The EMA paper proposes to use this framework to evaluate any type of mechanistic in silico models (including QSP), and the FDA paper applies this to PBPK models to initiate a debate about its applicability to MIDD/MID3 approaches in general. At the moment, though, there are no clear, specific guidelines from either agency for the submission of QSP-based evidence.

Conclusions/Summary

In the last 10 years, QSP has evolved from infancy to adulthood in industry, from featuring as a unique example of regulatory submission to becoming a recognized tool in the MIDD/MID3 ensuite.

Its application in industry started in Discovery Research projects, and markers of activity such as the volume of publications and of regulatory submissions indicate that its use has extended successfully into the Clinical Development arena. This is still work in progress, and not without challenges, such as a lack of understanding of QSP’s RoI by senior leadership, a confirmatory mindset of clinical teams, rigid operational environments, and a lack of standardization for QSP in regulatory submissions.
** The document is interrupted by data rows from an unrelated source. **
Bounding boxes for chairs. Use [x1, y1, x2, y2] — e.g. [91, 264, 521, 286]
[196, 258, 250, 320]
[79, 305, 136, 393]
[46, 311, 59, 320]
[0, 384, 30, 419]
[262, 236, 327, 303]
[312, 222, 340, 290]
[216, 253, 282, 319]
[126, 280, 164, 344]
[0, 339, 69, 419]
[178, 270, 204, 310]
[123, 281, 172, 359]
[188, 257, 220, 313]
QSP may be the only MIDD/MID3 approach capable of creating a continuum of knowledge between the earliest phase in Discovery and the latest stage in Clinical Development, from Target Identification to Life Cycle Management. The mindset for QSP model development shows significant differences from that required for empirical pharmacometric models. However, rather than compete against other MIDD/MID3 tools, QSP needs to play to its strengths, capitalize on the unique value that it can add to pharma industry decision-making. Finding an adequate balance between all types of MIDD/MID3 approaches (hopefully including Machine Learning, in a not-too-distant future) can only lead to win-win situations.

In addition, if we want to see the impact of QSP in industry continue to increase, then the new generations of modelers, pharmacometricians and clinical pharmacologists in academia, industry, CROs and regulatory agencies need to fully understand the context of use for QSP approaches – hopefully this article will help towards that.